---- Texto fornecido

Por Sílvio Barsetti, O Estado de S. Paulo
As ''perdas internacionais'' e o embate permanente com as
organizações Globo talvez não estivessem no topo da lista de preocupações de
Leonel Brizola (1922-2004) ao longo de boa parte de sua vida pública. O
ex-governador do Rio Grande do Sul e do Rio de Janeiro - em dois mandatos -,
convivia diariamente com uma adversidade caseira, sobre a qual não exercia
nenhum controle. Chamava-se Neusinha Brizola, sua filha, famosa por escândalos,
quase todos relacionados ao consumo de drogas.
"Minha vontade é sentar o relho no teu lombo",
disse uma vez o então candidato à Presidência da República pelo PDT para a
filha. Isso porque Neusinha escondeu um tablete com um quilo de heroína debaixo
de um assento do carro utilizado pelo pai durante a campanha. Por vários dias,
Brizola circulou pelo Rio com a droga alojada no veículo. Seu motorista se
surpreendeu ao descobri-la e, nervoso, fez o relato ao patrão.

--------
---- Registros extraídos

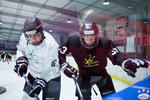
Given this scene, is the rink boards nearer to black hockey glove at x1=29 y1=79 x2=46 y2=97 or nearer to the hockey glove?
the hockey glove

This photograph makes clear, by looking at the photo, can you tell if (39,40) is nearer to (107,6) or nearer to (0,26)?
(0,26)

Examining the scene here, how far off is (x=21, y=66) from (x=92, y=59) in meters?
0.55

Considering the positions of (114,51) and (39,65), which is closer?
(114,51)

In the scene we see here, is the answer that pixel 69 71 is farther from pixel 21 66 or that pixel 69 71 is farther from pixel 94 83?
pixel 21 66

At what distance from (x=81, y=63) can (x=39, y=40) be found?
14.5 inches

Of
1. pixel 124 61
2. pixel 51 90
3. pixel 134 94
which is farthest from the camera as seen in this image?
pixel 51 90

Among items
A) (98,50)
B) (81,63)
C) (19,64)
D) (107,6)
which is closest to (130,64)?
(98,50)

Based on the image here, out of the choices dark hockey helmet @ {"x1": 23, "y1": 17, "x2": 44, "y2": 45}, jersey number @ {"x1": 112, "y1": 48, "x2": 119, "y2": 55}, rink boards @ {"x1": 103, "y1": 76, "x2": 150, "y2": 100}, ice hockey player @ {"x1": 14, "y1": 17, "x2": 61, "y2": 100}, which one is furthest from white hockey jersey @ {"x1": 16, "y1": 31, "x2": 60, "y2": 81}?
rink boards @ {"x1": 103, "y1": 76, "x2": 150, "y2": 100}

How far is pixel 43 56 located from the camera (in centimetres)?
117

--------
---- Registros extraídos

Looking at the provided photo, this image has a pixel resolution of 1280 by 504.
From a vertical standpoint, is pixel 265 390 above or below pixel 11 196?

--------
---- Registros extraídos

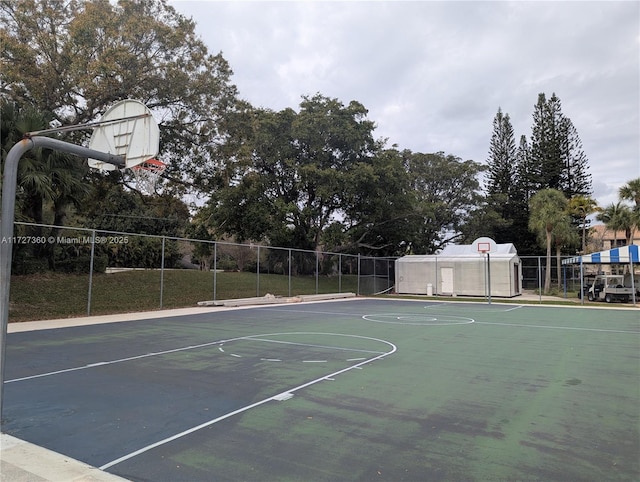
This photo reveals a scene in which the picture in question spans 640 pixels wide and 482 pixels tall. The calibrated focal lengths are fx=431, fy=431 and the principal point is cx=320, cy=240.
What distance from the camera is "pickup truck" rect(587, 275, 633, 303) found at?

--------

Tarefas a fazer:
1 – Devolva, sem alterações, o trecho do texto sobre Brizola e a filha que começa em "Por Sílvio Barsetti, O" e segue até "consumo de drogas.".
2 – No texto sobre Brizola e a filha, onde Neusinha escondeu o tablete de heroína?

Respostas das tarefas:
1 –
Por Sílvio Barsetti, O Estado de S. Paulo
As ''perdas internacionais'' e o embate permanente com as
organizações Globo talvez não estivessem no topo da lista de preocupações de
Leonel Brizola (1922-2004) ao longo de boa parte de sua vida pública. O
ex-governador do Rio Grande do Sul e do Rio de Janeiro - em dois mandatos -,
convivia diariamente com uma adversidade caseira, sobre a qual não exercia
nenhum controle. Chamava-se Neusinha Brizola, sua filha, famosa por escândalos,
quase todos relacionados ao consumo de drogas.

2 – Debaixo de um assento do carro usado pelo pai durante a campanha.